- [Task item]
Retype the listing exactly, minus its pictures.

- [Data]
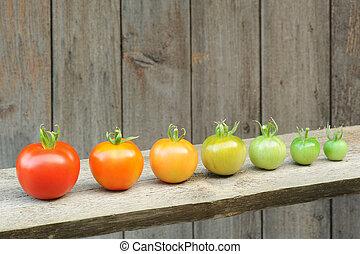 mûrir, processus, fruit, tomate, étapes, -, évolution, développement, rouges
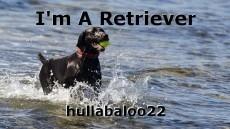 I'm A Retriever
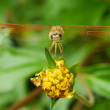 Dragonfly — Stock Photo #31283189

- [Answer section]
 mûrir, processus, fruit, tomate, étapes, -, évolution, développement, rouges
 I'm A Retriever
 Dragonfly — Stock Photo #31283189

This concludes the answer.